Machine Learning Glossary: Image Models

This page contains Image Models glossary terms. For all glossary terms, click here.

A

augmented reality

#image

A technology that superimposes a computer-generated image on a user's view of the real world, thus providing a composite view.

autoencoder

#language

#image

A system that learns to extract the most important information from the input. Autoencoders are a combination of an encoder and decoder. Autoencoders rely on the following two-step process:

The encoder maps the input to a (typically) lossy lower-dimensional (intermediate) format.
The decoder builds a lossy version of the original input by mapping the lower-dimensional format to the original higher-dimensional input format.

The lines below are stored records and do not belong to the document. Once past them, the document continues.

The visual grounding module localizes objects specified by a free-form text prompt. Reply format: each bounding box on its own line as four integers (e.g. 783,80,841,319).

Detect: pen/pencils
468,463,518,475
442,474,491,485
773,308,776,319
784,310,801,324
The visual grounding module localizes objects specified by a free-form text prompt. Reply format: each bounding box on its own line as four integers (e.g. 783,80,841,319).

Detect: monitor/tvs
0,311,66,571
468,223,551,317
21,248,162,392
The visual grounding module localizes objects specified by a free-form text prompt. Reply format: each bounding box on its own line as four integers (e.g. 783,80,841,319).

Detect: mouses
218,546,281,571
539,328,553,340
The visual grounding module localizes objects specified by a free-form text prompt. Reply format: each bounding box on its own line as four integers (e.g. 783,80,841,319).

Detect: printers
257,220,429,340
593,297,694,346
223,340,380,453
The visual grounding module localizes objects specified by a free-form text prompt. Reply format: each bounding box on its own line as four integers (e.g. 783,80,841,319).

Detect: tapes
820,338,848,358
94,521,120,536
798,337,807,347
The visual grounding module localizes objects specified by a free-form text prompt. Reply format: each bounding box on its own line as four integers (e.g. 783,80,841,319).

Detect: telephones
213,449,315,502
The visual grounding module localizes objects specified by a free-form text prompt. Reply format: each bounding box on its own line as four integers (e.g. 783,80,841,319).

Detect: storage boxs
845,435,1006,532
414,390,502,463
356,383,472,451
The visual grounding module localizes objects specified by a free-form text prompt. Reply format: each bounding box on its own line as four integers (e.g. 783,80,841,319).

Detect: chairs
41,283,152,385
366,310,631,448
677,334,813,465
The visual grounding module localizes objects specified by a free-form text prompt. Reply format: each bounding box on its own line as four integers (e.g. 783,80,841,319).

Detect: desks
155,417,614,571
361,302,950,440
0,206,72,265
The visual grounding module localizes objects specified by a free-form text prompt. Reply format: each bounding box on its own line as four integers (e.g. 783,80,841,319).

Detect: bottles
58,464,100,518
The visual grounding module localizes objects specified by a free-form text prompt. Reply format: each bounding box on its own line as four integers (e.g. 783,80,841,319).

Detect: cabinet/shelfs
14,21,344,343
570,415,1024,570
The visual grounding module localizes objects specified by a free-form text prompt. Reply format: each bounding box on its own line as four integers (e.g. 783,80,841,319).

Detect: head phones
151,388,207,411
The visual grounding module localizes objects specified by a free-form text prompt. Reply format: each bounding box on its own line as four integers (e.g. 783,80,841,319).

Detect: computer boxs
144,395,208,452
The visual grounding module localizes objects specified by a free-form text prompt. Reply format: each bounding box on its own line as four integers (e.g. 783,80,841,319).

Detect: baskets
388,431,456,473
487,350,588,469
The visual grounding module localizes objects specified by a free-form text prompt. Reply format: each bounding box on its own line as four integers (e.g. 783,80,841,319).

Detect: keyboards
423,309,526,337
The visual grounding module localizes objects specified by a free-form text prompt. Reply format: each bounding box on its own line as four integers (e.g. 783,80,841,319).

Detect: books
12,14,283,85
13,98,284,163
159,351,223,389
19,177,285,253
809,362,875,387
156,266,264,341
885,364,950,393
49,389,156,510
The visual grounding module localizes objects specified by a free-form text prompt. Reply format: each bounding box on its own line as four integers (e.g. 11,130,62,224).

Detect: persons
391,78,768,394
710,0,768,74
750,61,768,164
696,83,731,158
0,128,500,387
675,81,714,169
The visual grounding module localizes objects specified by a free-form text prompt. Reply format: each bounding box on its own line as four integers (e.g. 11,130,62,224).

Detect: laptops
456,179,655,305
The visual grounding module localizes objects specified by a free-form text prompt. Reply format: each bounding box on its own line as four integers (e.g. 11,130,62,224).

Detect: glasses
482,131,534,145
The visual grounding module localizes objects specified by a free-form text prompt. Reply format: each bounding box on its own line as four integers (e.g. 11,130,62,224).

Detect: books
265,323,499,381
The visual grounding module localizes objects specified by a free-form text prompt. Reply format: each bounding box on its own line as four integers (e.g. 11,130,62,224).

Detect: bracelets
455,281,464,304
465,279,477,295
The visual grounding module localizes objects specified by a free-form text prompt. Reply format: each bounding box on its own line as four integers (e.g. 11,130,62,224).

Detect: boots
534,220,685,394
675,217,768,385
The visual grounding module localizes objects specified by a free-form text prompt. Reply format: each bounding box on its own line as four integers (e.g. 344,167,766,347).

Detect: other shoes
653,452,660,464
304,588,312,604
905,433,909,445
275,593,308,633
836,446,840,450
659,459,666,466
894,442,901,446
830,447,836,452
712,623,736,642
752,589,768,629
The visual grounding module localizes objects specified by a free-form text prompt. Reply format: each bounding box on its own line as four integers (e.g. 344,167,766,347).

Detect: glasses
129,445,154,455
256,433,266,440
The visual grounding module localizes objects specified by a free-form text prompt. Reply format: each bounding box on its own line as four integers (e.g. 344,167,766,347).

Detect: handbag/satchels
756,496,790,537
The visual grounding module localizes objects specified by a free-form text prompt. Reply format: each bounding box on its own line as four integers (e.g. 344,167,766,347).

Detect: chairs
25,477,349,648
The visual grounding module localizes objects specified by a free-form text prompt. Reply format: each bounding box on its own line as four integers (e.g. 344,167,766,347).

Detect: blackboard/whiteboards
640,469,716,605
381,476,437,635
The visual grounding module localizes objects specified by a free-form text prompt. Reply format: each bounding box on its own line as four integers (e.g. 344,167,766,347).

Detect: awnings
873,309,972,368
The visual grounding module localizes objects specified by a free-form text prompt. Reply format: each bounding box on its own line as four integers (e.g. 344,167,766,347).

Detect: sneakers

Autoencoders are trained end-to-end by having the decoder attempt to reconstruct the original input from the encoder's intermediate format as closely as possible. Because the intermediate format is smaller (lower-dimensional) than the original format, the autoencoder is forced to learn what information in the input is essential, and the output won't be perfectly identical to the input.

For example:

If the input data is a graphic, the non-exact copy would be similar to the original graphic, but somewhat modified. Perhaps the non-exact copy removes noise from the original graphic or fills in some missing pixels.
If the input data is text, an autoencoder would generate new text that mimics (but is not identical to) the original text.

auto-regressive model

#language

#image

#generativeAI

A model that infers a prediction based on its own previous predictions. For example, auto-regressive language models predict the next token based on the previously predicted tokens. All Transformer-based large language models are auto-regressive.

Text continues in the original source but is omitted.